My stance: Take King Arthur, the 2004 film, where Arthur and the knights are Slavic horsement. My Arthurian since is 'no, no, not even good from literature standpoint'. I see where they got it, Hengst and Horsa and props to Hussaria. My Polish heritage is upset cause it could of shown Poland in a good light. Its none of these things, yet I enjoyed this film. if it led people to find more interest to learn of the many elements borrowed to make this what was the better. If anyone actually did study some Slavic history, even more better.
Fifth Kingdom is not shamrock knights and blarney stones, we discourage dialect.
What Irish are we:
Namely we are provinces (fifth) with a different 'nobility' than most typical fantasy, L&L and historical games address.
The Clan system is the most important thing in play, most warfar will be Clan>Clan, involving raids, there may be some chance for Clan to Clan even within the same province we focus on.
We have established a terminology page to give correct historical perspective and explain where we are different. And yes, Knights are not Irish. And no, we do not involve glassgallows (derivded from the arrival of more Scottish.
Berhon law is important in the game, while we acknowledge writing, the idea of the berhon and the fili remain important to society.

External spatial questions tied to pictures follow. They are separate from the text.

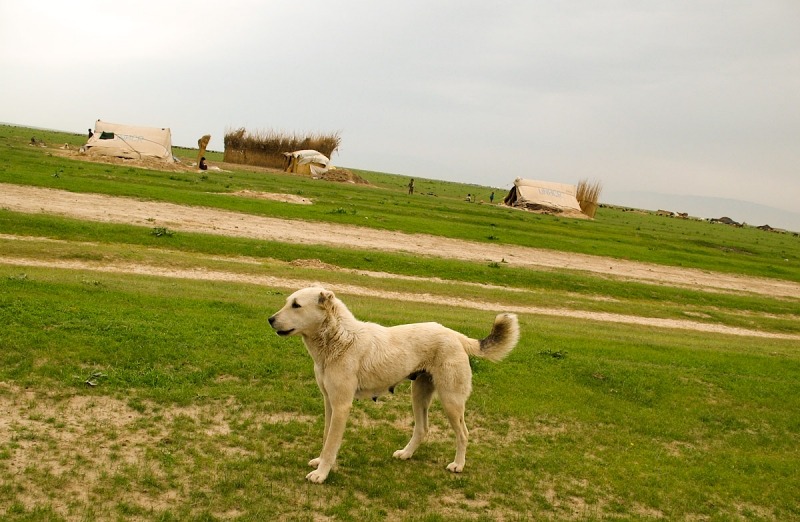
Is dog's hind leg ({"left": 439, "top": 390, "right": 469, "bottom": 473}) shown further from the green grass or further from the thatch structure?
the thatch structure

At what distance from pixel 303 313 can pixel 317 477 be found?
189 centimetres

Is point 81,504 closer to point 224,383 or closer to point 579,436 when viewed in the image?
point 224,383

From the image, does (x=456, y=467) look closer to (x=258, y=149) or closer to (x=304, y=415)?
(x=304, y=415)

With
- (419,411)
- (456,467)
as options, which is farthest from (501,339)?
(456,467)

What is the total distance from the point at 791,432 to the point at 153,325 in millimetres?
11792

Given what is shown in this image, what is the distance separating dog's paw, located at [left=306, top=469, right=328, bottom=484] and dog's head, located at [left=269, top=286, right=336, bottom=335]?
5.30 ft

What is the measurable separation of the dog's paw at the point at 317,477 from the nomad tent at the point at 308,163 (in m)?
63.9

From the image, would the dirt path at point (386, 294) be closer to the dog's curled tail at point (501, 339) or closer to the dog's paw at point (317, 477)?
the dog's curled tail at point (501, 339)

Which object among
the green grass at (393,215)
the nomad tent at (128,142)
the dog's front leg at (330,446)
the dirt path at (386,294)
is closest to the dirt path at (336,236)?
the green grass at (393,215)

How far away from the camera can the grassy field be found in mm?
7062

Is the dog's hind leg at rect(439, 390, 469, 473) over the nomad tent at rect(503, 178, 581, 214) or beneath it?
beneath

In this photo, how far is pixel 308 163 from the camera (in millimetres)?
70500

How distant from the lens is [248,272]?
66.8ft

For those unfamiliar with brehon law, its close to modern law, it is in part the past precedence by other cases and rulings, preserved by the berhon, a class of legal, oral tradition, poets.
We have used terminology page to give some context and hopefully inspire folks to look at actual history of Ireland from both time points (6th and 16th centuries, both radically different and interesting, and at the heart, basically a war amongst provinces and clans that just continues)
From a larger standpoint at this actual time in history, we're looking at the convergence of religions versus the 'canon' history of St. Patrick showing up and everyone is just suddenly Christian too.
So while the game is not an Irish historical recreation and like the French authors throw in high gothic elements of France into 4th and 5th century Engand, the game is a fusion. But care has been given to include Irish elemnts, which are part of what make it unique compared to just another tale of knights.